**SUPPLIED MATERIAL**
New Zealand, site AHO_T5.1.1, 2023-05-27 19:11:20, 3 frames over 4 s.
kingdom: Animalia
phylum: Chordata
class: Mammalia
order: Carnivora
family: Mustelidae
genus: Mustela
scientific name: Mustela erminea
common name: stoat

**TASK ITEM**
Once you have read the data, copy all of it out exactly.

**ANSWER TO THE PROBLEM**
New Zealand, site AHO_T5.1.1, 2023-05-27 19:11:20, 3 frames over 4 s.
kingdom: Animalia
phylum: Chordata
class: Mammalia
order: Carnivora
family: Mustelidae
genus: Mustela
scientific name: Mustela erminea
common name: stoat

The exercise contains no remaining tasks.